(Exercise directions) Search the records for lines with the word "text" and copy each match.

(Exercise material)
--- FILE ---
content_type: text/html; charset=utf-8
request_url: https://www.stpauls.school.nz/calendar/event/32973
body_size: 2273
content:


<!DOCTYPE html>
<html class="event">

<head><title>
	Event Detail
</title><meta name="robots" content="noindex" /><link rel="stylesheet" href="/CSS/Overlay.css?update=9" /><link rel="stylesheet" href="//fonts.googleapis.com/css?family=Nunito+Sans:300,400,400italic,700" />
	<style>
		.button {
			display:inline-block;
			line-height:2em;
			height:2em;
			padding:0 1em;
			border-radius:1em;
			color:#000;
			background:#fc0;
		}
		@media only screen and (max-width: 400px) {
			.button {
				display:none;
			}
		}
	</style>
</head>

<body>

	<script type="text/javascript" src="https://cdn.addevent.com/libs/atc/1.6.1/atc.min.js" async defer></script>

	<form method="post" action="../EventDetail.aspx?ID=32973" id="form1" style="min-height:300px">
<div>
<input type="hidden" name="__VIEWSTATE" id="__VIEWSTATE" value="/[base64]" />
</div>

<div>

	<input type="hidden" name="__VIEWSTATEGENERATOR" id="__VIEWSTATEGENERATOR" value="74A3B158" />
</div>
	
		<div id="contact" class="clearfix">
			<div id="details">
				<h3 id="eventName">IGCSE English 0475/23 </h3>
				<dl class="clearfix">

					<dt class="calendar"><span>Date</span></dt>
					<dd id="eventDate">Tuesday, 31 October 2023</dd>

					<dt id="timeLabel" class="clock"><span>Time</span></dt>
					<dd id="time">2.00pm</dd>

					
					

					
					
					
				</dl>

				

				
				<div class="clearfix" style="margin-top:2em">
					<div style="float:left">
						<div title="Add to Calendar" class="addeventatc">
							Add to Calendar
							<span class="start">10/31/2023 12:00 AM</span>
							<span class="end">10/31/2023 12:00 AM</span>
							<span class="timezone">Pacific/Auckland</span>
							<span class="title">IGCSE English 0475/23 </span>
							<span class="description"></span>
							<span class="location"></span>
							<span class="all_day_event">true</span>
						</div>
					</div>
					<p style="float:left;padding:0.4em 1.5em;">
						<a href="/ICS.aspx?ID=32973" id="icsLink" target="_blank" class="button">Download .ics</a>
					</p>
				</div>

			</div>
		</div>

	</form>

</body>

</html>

(The completed task)
content_type: text/html; charset=utf-8
	<script type="text/javascript" src="https://cdn.addevent.com/libs/atc/1.6.1/atc.min.js" async defer></script>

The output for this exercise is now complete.